++++ AVAILABLE DATA ++++

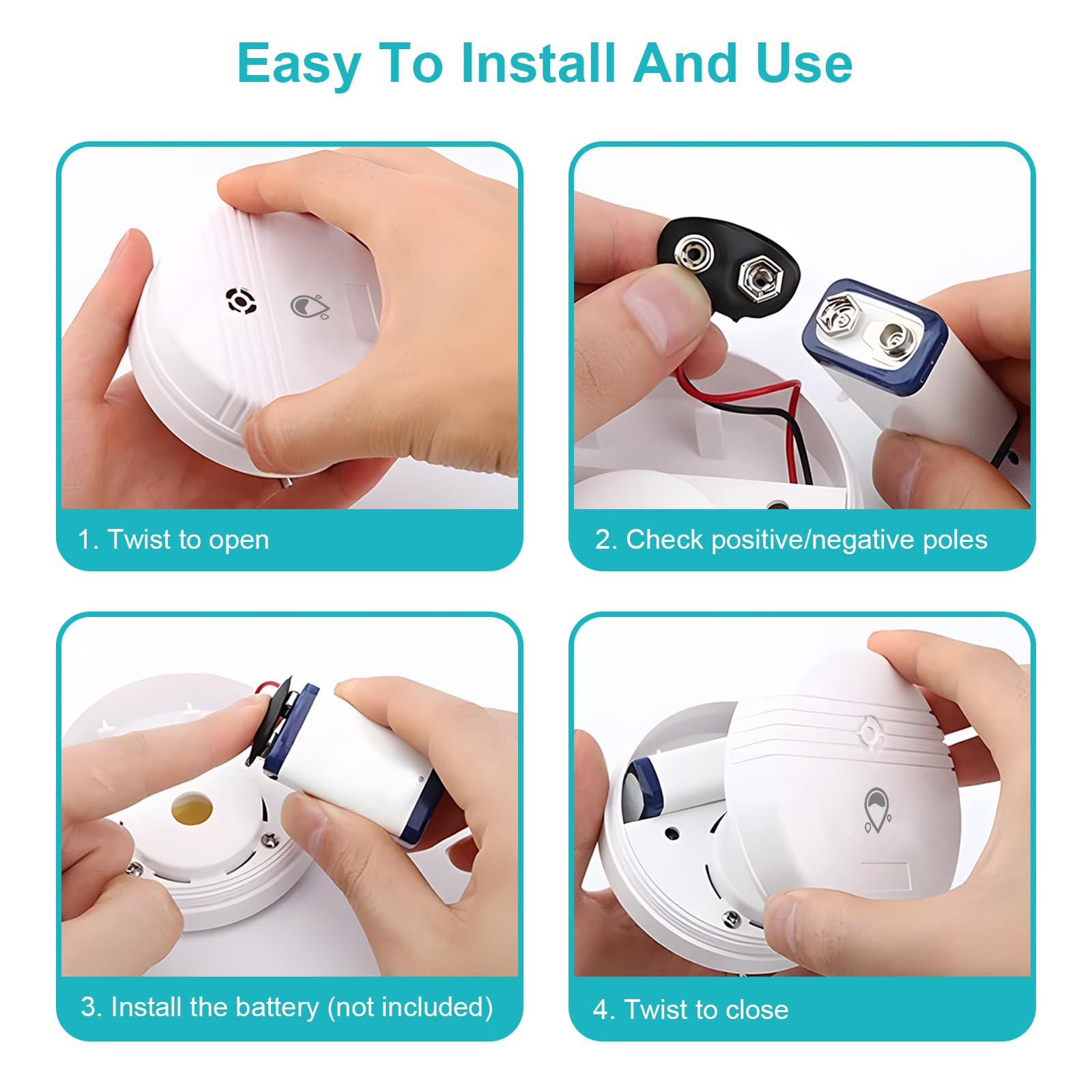 Easy To Install And Use

1. Twist to open

2. Check positive/negative poles

3. Install the battery (not included)

4. Twist to close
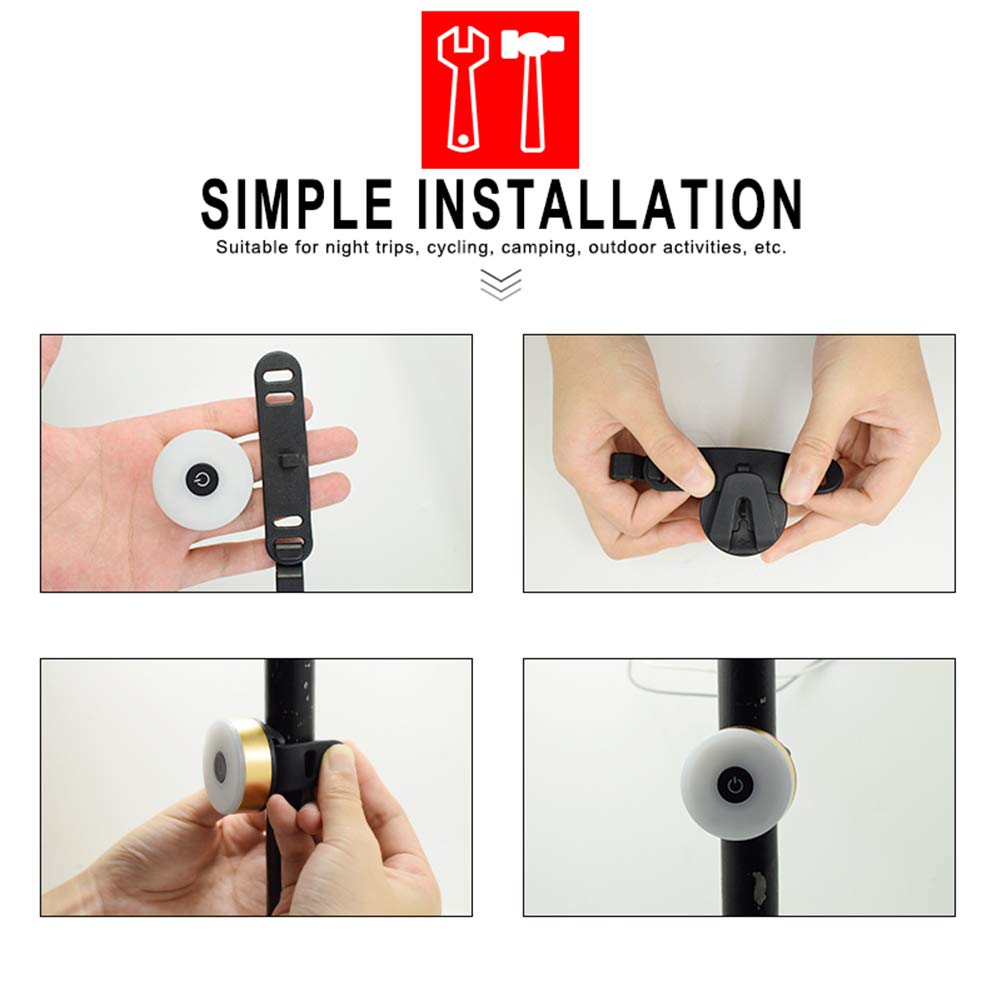 SIMPLE INSTALLATION

Suitable for night trips, cycling, camping, outdoor activities, etc.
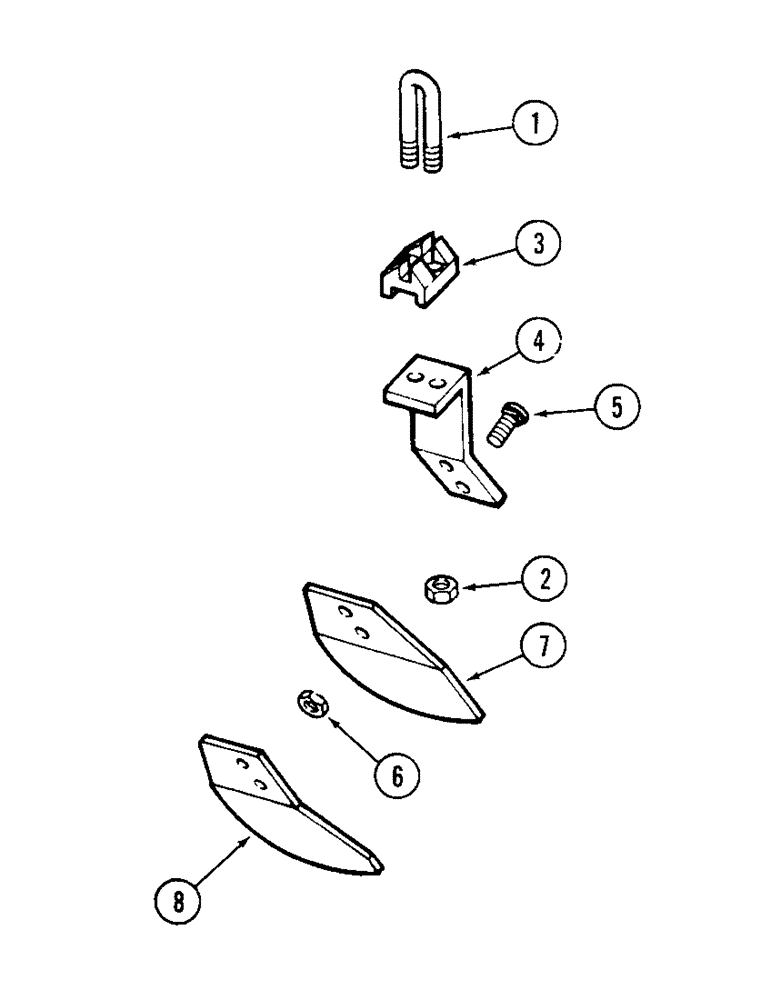 1
3
4
5
2
7
6
8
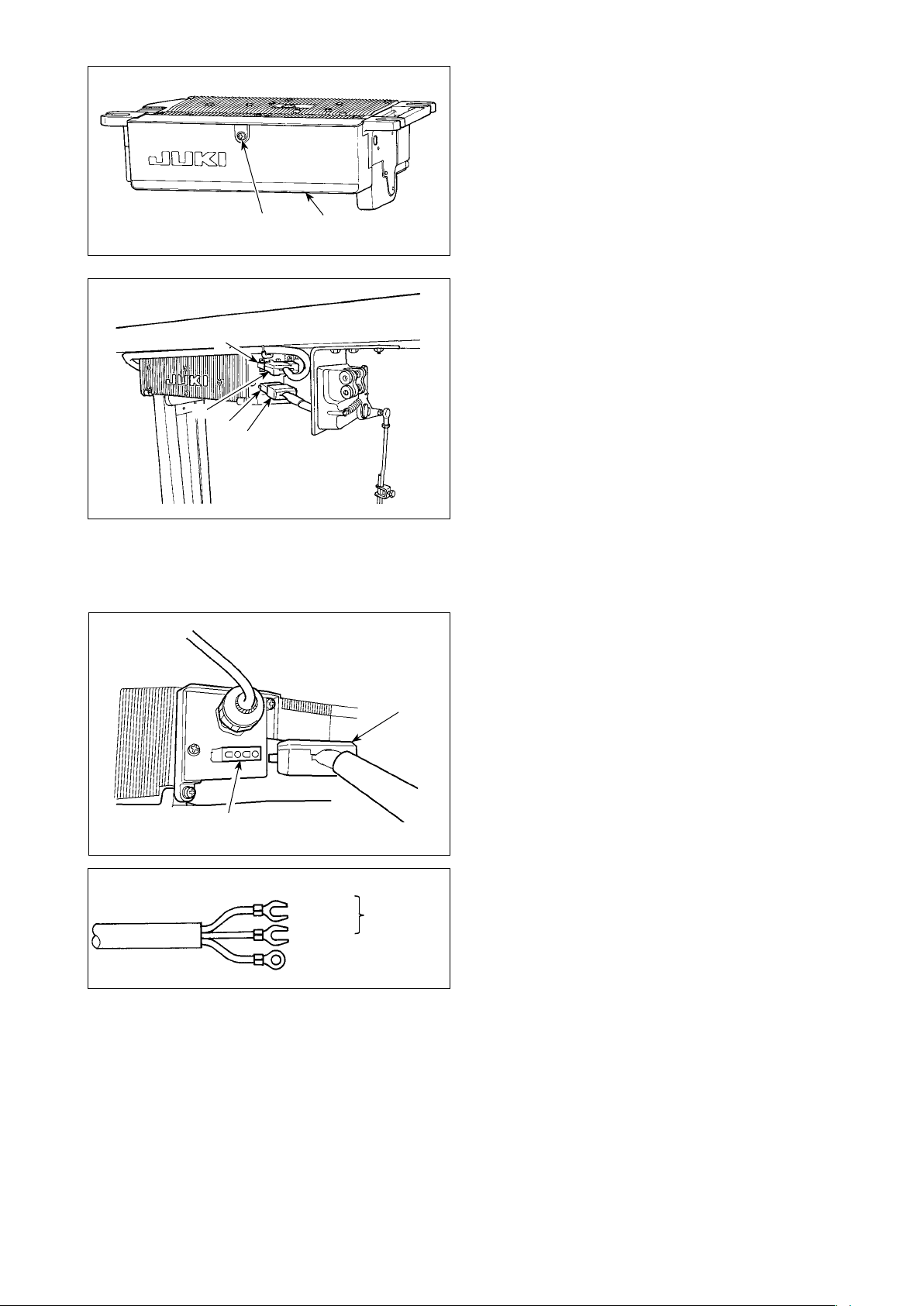 JUKI

JUKI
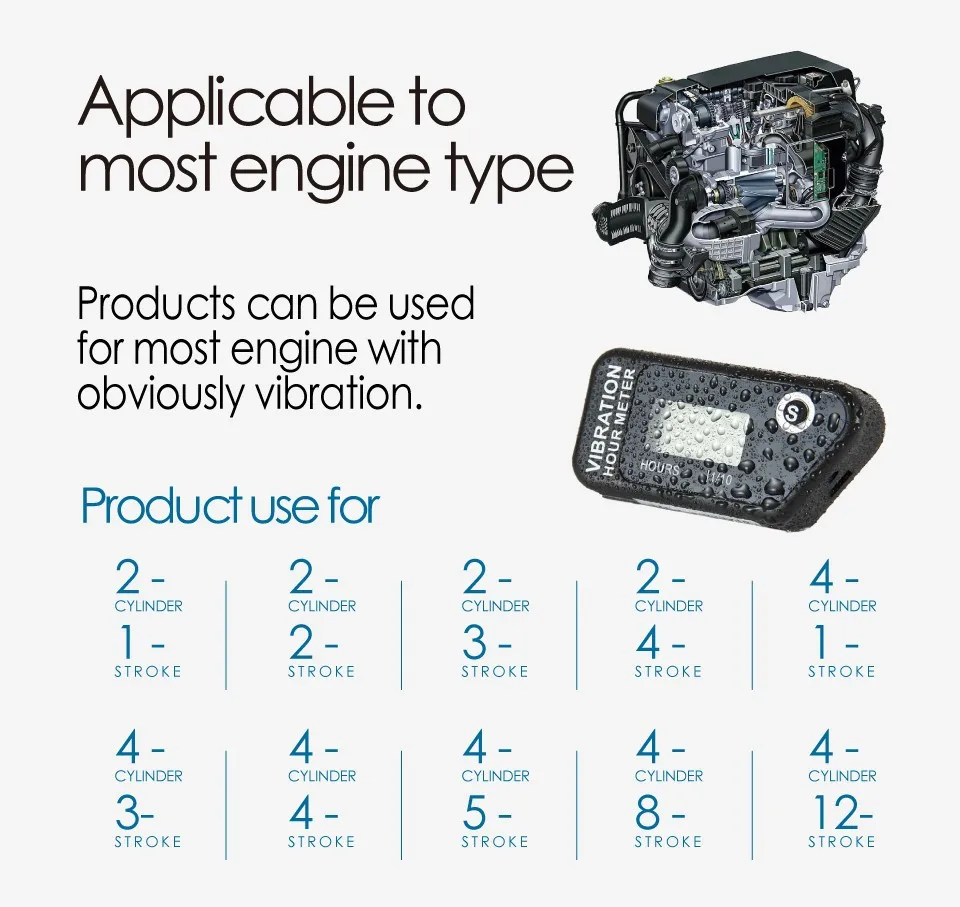 Applicable to most engine type

Products can be used for most engine with obviously vibration.

VIBRATION HOUR METER

HOURS 1/10

S

Product use for

2 - CYLINDER 1 - STROKE

2 - CYLINDER 2 - STROKE

2 - CYLINDER 3 - STROKE

2 - CYLINDER 4 - STROKE

4 - CYLINDER 1 - STROKE

4 - CYLINDER 3- STROKE

4 - CYLINDER 4 - STROKE

4 - CYLINDER 5 - STROKE

4 - CYLINDER 8 - STROKE

4 - CYLINDER 12- STROKE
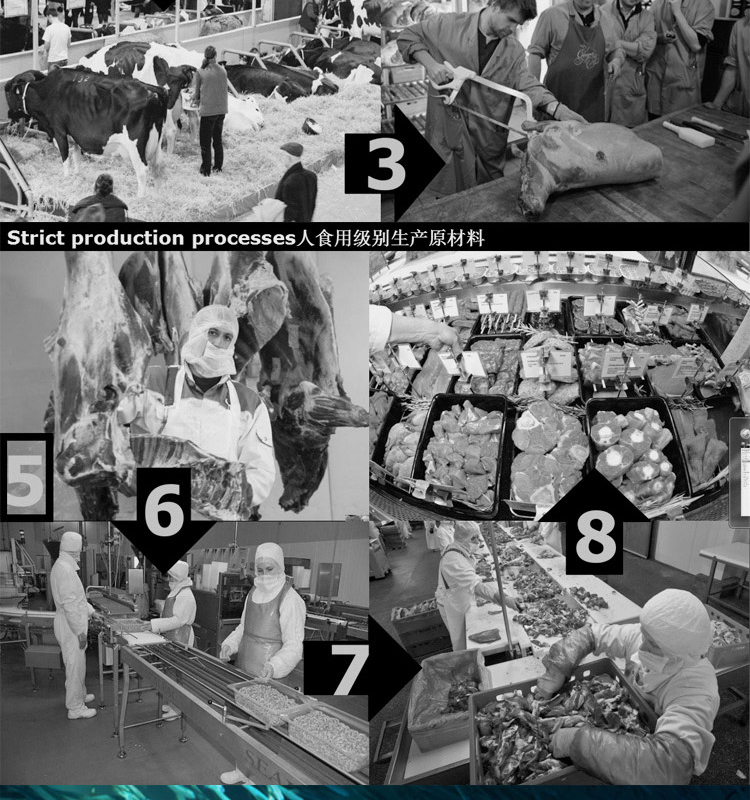 3

Strict production processes人食用级别生产原材料

5

6

8

7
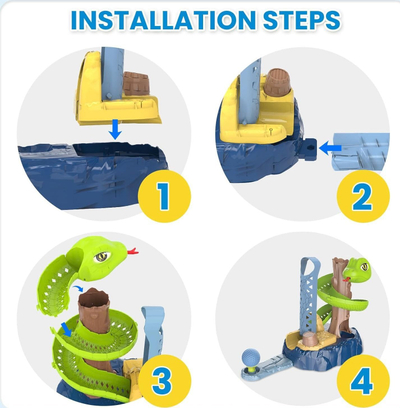 INSTALLATION STEPS

1

2

3

4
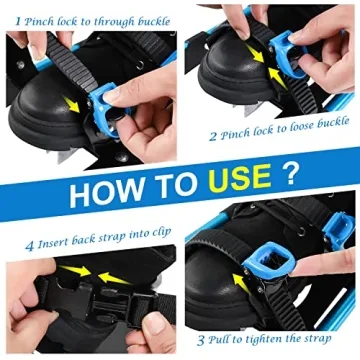 1 Pinch lock to through buckle

2 Pinch lock to loose buckle

HOW TO USE ?

4 Insert back strap into clip

3 Pull to tighten the strap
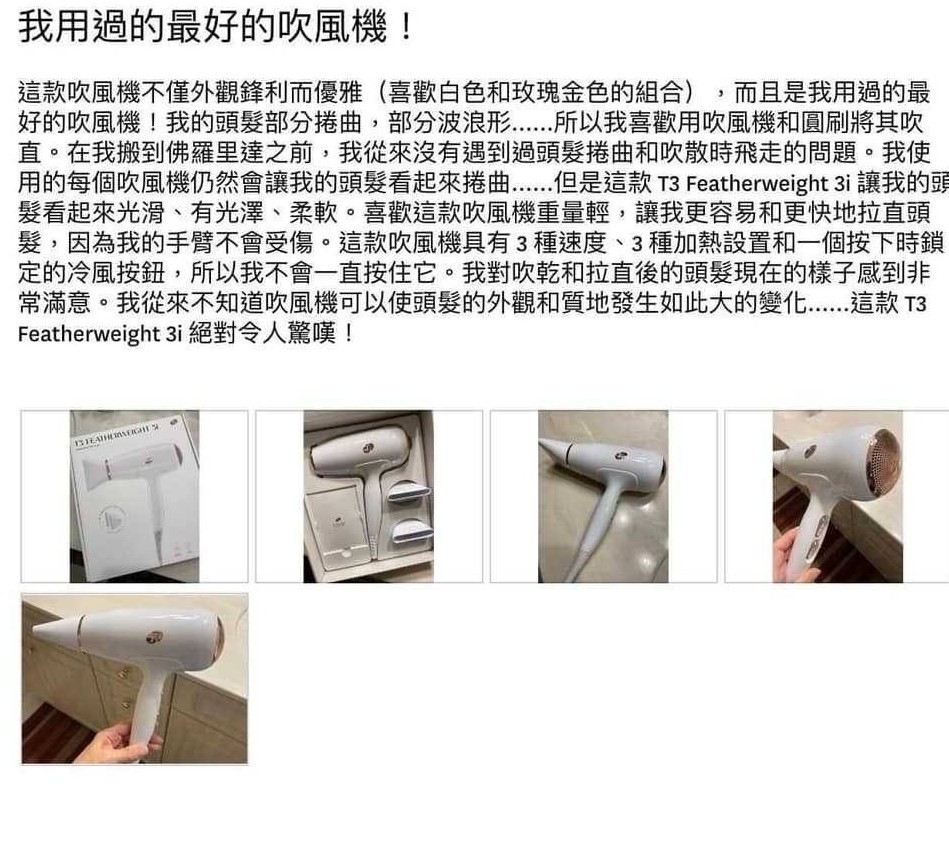 我用過的最好的吹風機！

這款吹風機不僅外觀鋒利而優雅（喜歡白色和玫瑰金色的組合），而且是我用過的最好的吹風機！我的頭髮部分捲曲，部分波浪形......所以我喜歡用吹風機和圓刷將其吹直。在我搬到佛羅里達之前，我從來沒有遇到過頭髮捲曲和吹散時飛走的問題。我使用的每個吹風機仍然會讓我的頭髮看起來捲曲......但是這款 T3 Featherweight 3i 讓我的頭髮看起來光滑、有光澤、柔軟。喜歡這款吹風機重量輕，讓我更容易和更快地拉直頭髮，因為我的手臂不會受傷。這款吹風機具有 3 種速度、3 種加熱設置和一個按下時鎖定的冷風按鈕，所以我不會一直按住它。我對吹乾和拉直後的頭髮現在的樣子感到非常滿意。我從來不知道吹風機可以使頭髮的外觀和質地發生如此大的變化......這款 T3 Featherweight 3i 絕對令人驚嘆！

T3 FEATHERWEIGHT 3i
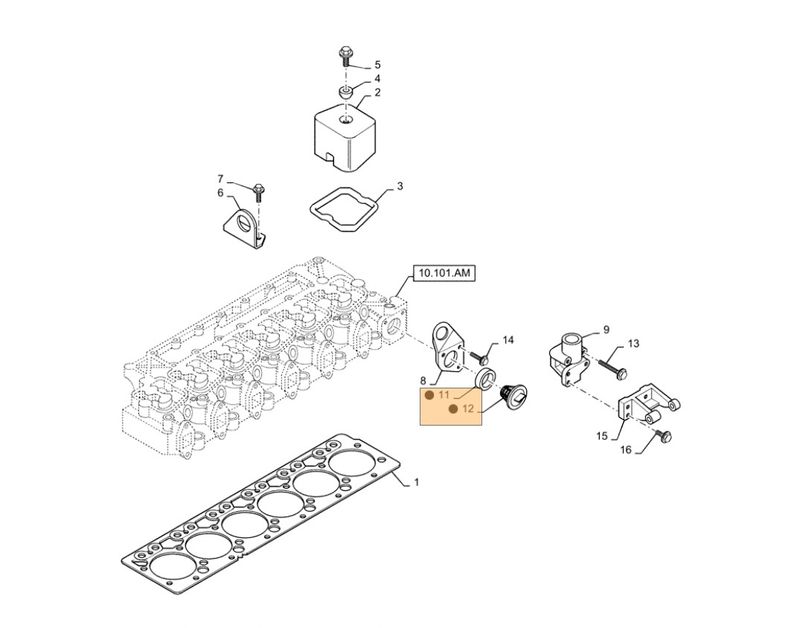 5
4
2
7
6
3
10.101.AM
14
9
13
8
11
12
15
16
1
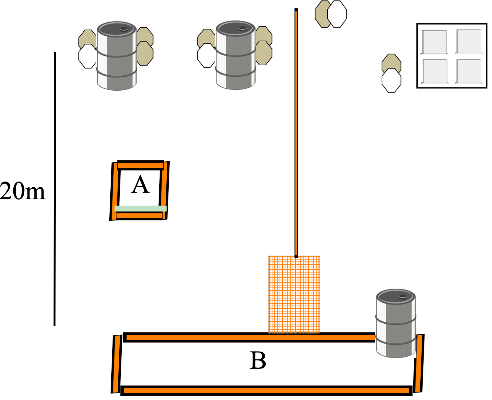 20m

A

B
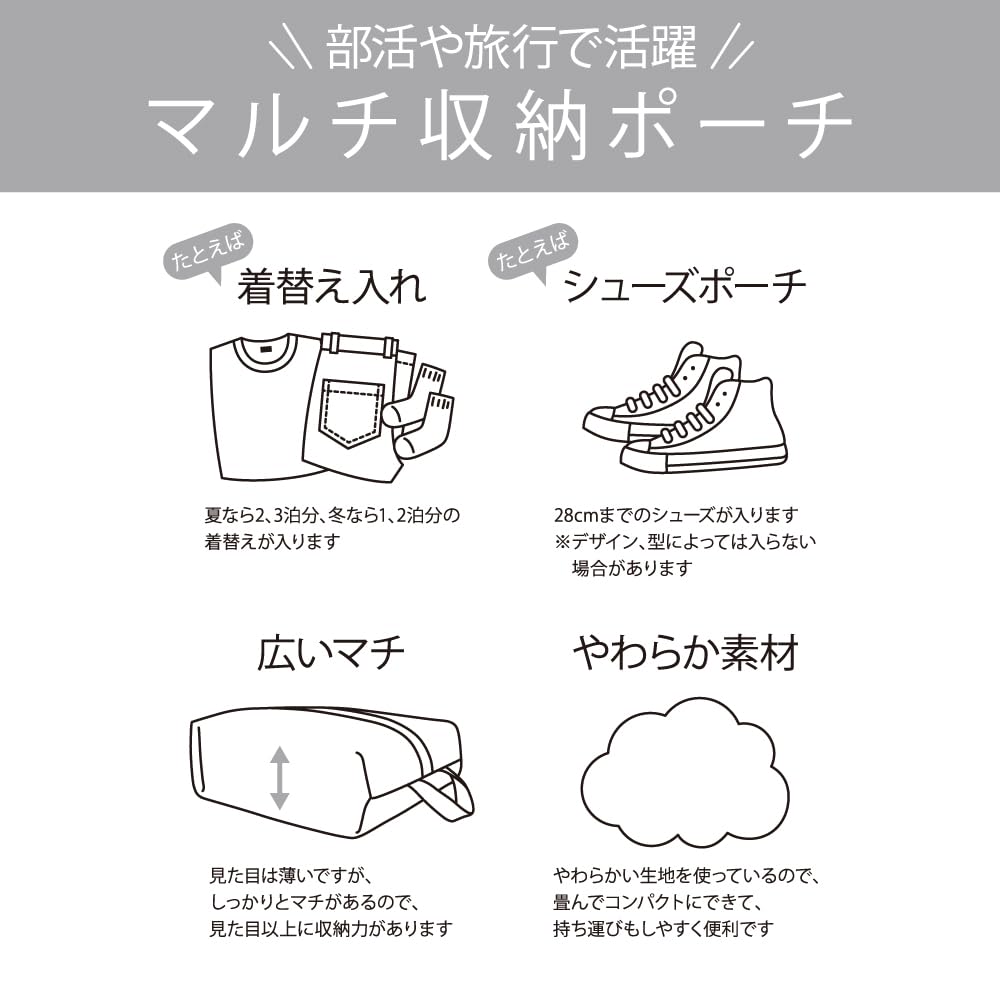 \\ 部活や旅行で活躍 //
マルチ収納ポーチ

たとえば
着替え入れ

夏なら2、3泊分、冬なら1、2泊分の着替えが入ります

たとえば
シューズポーチ

28cmまでのシューズが入ります
※デザイン、型によっては入らない場合があります

広いマチ

見た目は薄いですが、
しっかりとマチがあるので、
見た目以上に収納力があります

やわらか素材

やわらかい生地を使っているので、
畳んでコンパクトにできて、
持ち運びもしやすく便利です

++++

### WHAT YOU ARE ASKED TO DO
Each entry above is to be duplicated exactly, and its pictures omitted.

### ANSWER AREA
 Easy To Install And Use

1. Twist to open

2. Check positive/negative poles

3. Install the battery (not included)

4. Twist to close
 SIMPLE INSTALLATION

Suitable for night trips, cycling, camping, outdoor activities, etc.
 1
3
4
5
2
7
6
8
 JUKI

JUKI
 Applicable to most engine type

Products can be used for most engine with obviously vibration.

VIBRATION HOUR METER

HOURS 1/10

S

Product use for

2 - CYLINDER 1 - STROKE

2 - CYLINDER 2 - STROKE

2 - CYLINDER 3 - STROKE

2 - CYLINDER 4 - STROKE

4 - CYLINDER 1 - STROKE

4 - CYLINDER 3- STROKE

4 - CYLINDER 4 - STROKE

4 - CYLINDER 5 - STROKE

4 - CYLINDER 8 - STROKE

4 - CYLINDER 12- STROKE
 3

Strict production processes人食用级别生产原材料

5

6

8

7
 INSTALLATION STEPS

1

2

3

4
 1 Pinch lock to through buckle

2 Pinch lock to loose buckle

HOW TO USE ?

4 Insert back strap into clip

3 Pull to tighten the strap
 我用過的最好的吹風機！

這款吹風機不僅外觀鋒利而優雅（喜歡白色和玫瑰金色的組合），而且是我用過的最好的吹風機！我的頭髮部分捲曲，部分波浪形......所以我喜歡用吹風機和圓刷將其吹直。在我搬到佛羅里達之前，我從來沒有遇到過頭髮捲曲和吹散時飛走的問題。我使用的每個吹風機仍然會讓我的頭髮看起來捲曲......但是這款 T3 Featherweight 3i 讓我的頭髮看起來光滑、有光澤、柔軟。喜歡這款吹風機重量輕，讓我更容易和更快地拉直頭髮，因為我的手臂不會受傷。這款吹風機具有 3 種速度、3 種加熱設置和一個按下時鎖定的冷風按鈕，所以我不會一直按住它。我對吹乾和拉直後的頭髮現在的樣子感到非常滿意。我從來不知道吹風機可以使頭髮的外觀和質地發生如此大的變化......這款 T3 Featherweight 3i 絕對令人驚嘆！

T3 FEATHERWEIGHT 3i
 5
4
2
7
6
3
10.101.AM
14
9
13
8
11
12
15
16
1
 20m

A

B
 \\ 部活や旅行で活躍 //
マルチ収納ポーチ

たとえば
着替え入れ

夏なら2、3泊分、冬なら1、2泊分の着替えが入ります

たとえば
シューズポーチ

28cmまでのシューズが入ります
※デザイン、型によっては入らない場合があります

広いマチ

見た目は薄いですが、
しっかりとマチがあるので、
見た目以上に収納力があります

やわらか素材

やわらかい生地を使っているので、
畳んでコンパクトにできて、
持ち運びもしやすく便利です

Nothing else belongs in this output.